## TASK:
Your job is to write out each record exactly, leaving none out.

___ MATERIALS PROVIDED

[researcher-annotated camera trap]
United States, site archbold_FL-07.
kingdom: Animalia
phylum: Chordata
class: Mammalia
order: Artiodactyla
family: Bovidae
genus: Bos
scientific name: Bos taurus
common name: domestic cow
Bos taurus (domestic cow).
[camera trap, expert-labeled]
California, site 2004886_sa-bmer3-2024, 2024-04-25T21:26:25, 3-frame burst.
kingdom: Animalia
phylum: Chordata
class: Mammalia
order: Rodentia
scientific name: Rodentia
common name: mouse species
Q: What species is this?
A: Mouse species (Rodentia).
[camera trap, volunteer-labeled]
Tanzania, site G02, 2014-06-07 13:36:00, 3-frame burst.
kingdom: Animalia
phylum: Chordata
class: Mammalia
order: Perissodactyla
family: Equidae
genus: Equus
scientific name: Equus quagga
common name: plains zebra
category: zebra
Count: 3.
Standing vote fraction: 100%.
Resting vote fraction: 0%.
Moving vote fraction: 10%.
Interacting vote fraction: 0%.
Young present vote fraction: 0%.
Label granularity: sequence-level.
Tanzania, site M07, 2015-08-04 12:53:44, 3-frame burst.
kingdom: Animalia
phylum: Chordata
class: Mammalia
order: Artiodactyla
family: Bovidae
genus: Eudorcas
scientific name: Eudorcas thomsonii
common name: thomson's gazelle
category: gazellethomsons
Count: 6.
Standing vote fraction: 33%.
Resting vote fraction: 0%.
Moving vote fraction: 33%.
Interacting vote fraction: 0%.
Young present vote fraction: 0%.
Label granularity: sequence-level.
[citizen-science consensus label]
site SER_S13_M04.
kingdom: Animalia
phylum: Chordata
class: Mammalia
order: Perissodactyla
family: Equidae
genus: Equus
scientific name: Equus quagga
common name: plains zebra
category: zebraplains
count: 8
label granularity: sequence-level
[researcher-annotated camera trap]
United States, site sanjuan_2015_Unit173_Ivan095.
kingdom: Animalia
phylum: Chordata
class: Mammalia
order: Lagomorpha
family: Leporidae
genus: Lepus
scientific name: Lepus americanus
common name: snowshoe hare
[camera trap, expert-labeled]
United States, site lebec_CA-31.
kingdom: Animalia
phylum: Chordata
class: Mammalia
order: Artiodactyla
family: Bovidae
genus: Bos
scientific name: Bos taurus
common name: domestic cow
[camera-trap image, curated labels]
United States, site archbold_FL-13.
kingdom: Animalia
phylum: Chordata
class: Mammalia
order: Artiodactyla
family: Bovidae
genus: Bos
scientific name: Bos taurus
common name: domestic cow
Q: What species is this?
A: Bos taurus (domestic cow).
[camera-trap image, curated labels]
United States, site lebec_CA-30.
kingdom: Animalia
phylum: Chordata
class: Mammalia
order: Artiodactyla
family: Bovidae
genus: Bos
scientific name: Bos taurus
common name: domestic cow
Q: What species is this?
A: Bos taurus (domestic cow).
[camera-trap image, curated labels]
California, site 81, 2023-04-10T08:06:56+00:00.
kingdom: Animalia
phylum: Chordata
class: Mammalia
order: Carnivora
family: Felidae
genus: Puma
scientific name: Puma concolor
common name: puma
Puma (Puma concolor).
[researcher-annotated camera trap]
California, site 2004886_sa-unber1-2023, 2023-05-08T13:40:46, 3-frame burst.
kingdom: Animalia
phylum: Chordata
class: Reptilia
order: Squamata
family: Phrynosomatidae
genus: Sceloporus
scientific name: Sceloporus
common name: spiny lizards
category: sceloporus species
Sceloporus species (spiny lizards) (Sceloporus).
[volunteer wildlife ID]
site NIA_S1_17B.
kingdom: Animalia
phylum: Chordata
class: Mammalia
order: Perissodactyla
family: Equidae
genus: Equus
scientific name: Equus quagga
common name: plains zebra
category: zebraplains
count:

______

## SOLUTION TO THIS EXERCISE:
[researcher-annotated camera trap]
United States, site archbold_FL-07.
kingdom: Animalia
phylum: Chordata
class: Mammalia
order: Artiodactyla
family: Bovidae
genus: Bos
scientific name: Bos taurus
common name: domestic cow
Bos taurus (domestic cow).
[camera trap, expert-labeled]
California, site 2004886_sa-bmer3-2024, 2024-04-25T21:26:25, 3-frame burst.
kingdom: Animalia
phylum: Chordata
class: Mammalia
order: Rodentia
scientific name: Rodentia
common name: mouse species
Q: What species is this?
A: Mouse species (Rodentia).
[camera trap, volunteer-labeled]
Tanzania, site G02, 2014-06-07 13:36:00, 3-frame burst.
kingdom: Animalia
phylum: Chordata
class: Mammalia
order: Perissodactyla
family: Equidae
genus: Equus
scientific name: Equus quagga
common name: plains zebra
category: zebra
Count: 3.
Standing vote fraction: 100%.
Resting vote fraction: 0%.
Moving vote fraction: 10%.
Interacting vote fraction: 0%.
Young present vote fraction: 0%.
Label granularity: sequence-level.
Tanzania, site M07, 2015-08-04 12:53:44, 3-frame burst.
kingdom: Animalia
phylum: Chordata
class: Mammalia
order: Artiodactyla
family: Bovidae
genus: Eudorcas
scientific name: Eudorcas thomsonii
common name: thomson's gazelle
category: gazellethomsons
Count: 6.
Standing vote fraction: 33%.
Resting vote fraction: 0%.
Moving vote fraction: 33%.
Interacting vote fraction: 0%.
Young present vote fraction: 0%.
Label granularity: sequence-level.
[citizen-science consensus label]
site SER_S13_M04.
kingdom: Animalia
phylum: Chordata
class: Mammalia
order: Perissodactyla
family: Equidae
genus: Equus
scientific name: Equus quagga
common name: plains zebra
category: zebraplains
count: 8
label granularity: sequence-level
[researcher-annotated camera trap]
United States, site sanjuan_2015_Unit173_Ivan095.
kingdom: Animalia
phylum: Chordata
class: Mammalia
order: Lagomorpha
family: Leporidae
genus: Lepus
scientific name: Lepus americanus
common name: snowshoe hare
[camera trap, expert-labeled]
United States, site lebec_CA-31.
kingdom: Animalia
phylum: Chordata
class: Mammalia
order: Artiodactyla
family: Bovidae
genus: Bos
scientific name: Bos taurus
common name: domestic cow
[camera-trap image, curated labels]
United States, site archbold_FL-13.
kingdom: Animalia
phylum: Chordata
class: Mammalia
order: Artiodactyla
family: Bovidae
genus: Bos
scientific name: Bos taurus
common name: domestic cow
Q: What species is this?
A: Bos taurus (domestic cow).
[camera-trap image, curated labels]
United States, site lebec_CA-30.
kingdom: Animalia
phylum: Chordata
class: Mammalia
order: Artiodactyla
family: Bovidae
genus: Bos
scientific name: Bos taurus
common name: domestic cow
Q: What species is this?
A: Bos taurus (domestic cow).
[camera-trap image, curated labels]
California, site 81, 2023-04-10T08:06:56+00:00.
kingdom: Animalia
phylum: Chordata
class: Mammalia
order: Carnivora
family: Felidae
genus: Puma
scientific name: Puma concolor
common name: puma
Puma (Puma concolor).
[researcher-annotated camera trap]
California, site 2004886_sa-unber1-2023, 2023-05-08T13:40:46, 3-frame burst.
kingdom: Animalia
phylum: Chordata
class: Reptilia
order: Squamata
family: Phrynosomatidae
genus: Sceloporus
scientific name: Sceloporus
common name: spiny lizards
category: sceloporus species
Sceloporus species (spiny lizards) (Sceloporus).
[volunteer wildlife ID]
site NIA_S1_17B.
kingdom: Animalia
phylum: Chordata
class: Mammalia
order: Perissodactyla
family: Equidae
genus: Equus
scientific name: Equus quagga
common name: plains zebra
category: zebraplains
count:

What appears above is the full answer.